START Provided records

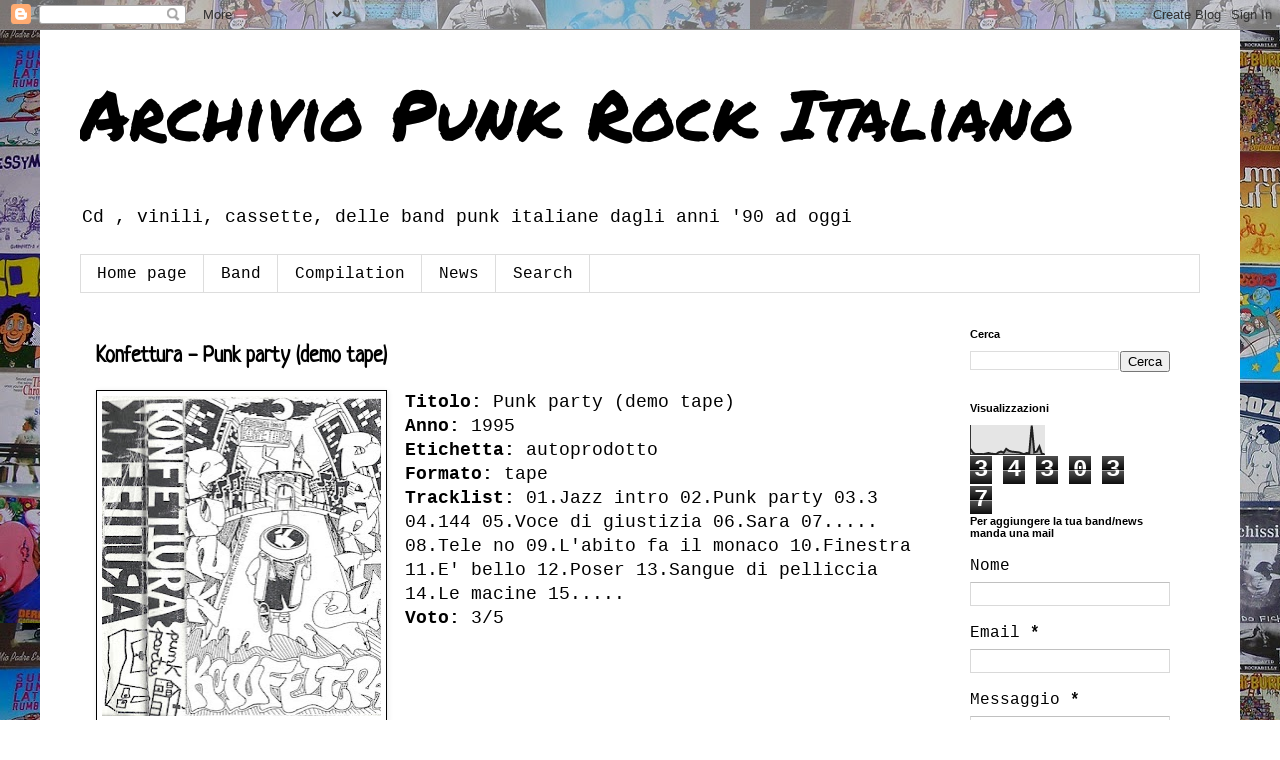

--- FILE ---
content_type: text/html; charset=UTF-8
request_url: http://archiviopunkrockitaliano.blogspot.com/b/stats?style=BLACK_TRANSPARENT&timeRange=ALL_TIME&token=APq4FmCxcZrPYiDGC24qndkei7mQyh9VgumYRgenNJRAO75GtpoxaWiuHp3eVmXgyEcSYUW-aUFdPMsx6mgYZGcxOziPaCAZDA
body_size: 247
content:
{"total":343037,"sparklineOptions":{"backgroundColor":{"fillOpacity":0.1,"fill":"#000000"},"series":[{"areaOpacity":0.3,"color":"#202020"}]},"sparklineData":[[0,19],[1,6],[2,1],[3,2],[4,2],[5,1],[6,3],[7,5],[8,3],[9,2],[10,1],[11,7],[12,10],[13,6],[14,19],[15,13],[16,10],[17,9],[18,8],[19,7],[20,4],[21,1],[22,5],[23,4],[24,98],[25,7],[26,10],[27,27],[28,1],[29,2]],"nextTickMs":400000}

END Provided records

■ Exercise requirements
For this exercise, return the records above in full and exactly, omitting the images.

■ Result of the exercise
--- FILE ---
content_type: text/html; charset=UTF-8
request_url: http://archiviopunkrockitaliano.blogspot.com/b/stats?style=BLACK_TRANSPARENT&timeRange=ALL_TIME&token=APq4FmCxcZrPYiDGC24qndkei7mQyh9VgumYRgenNJRAO75GtpoxaWiuHp3eVmXgyEcSYUW-aUFdPMsx6mgYZGcxOziPaCAZDA
body_size: 247
content:
{"total":343037,"sparklineOptions":{"backgroundColor":{"fillOpacity":0.1,"fill":"#000000"},"series":[{"areaOpacity":0.3,"color":"#202020"}]},"sparklineData":[[0,19],[1,6],[2,1],[3,2],[4,2],[5,1],[6,3],[7,5],[8,3],[9,2],[10,1],[11,7],[12,10],[13,6],[14,19],[15,13],[16,10],[17,9],[18,8],[19,7],[20,4],[21,1],[22,5],[23,4],[24,98],[25,7],[26,10],[27,27],[28,1],[29,2]],"nextTickMs":400000}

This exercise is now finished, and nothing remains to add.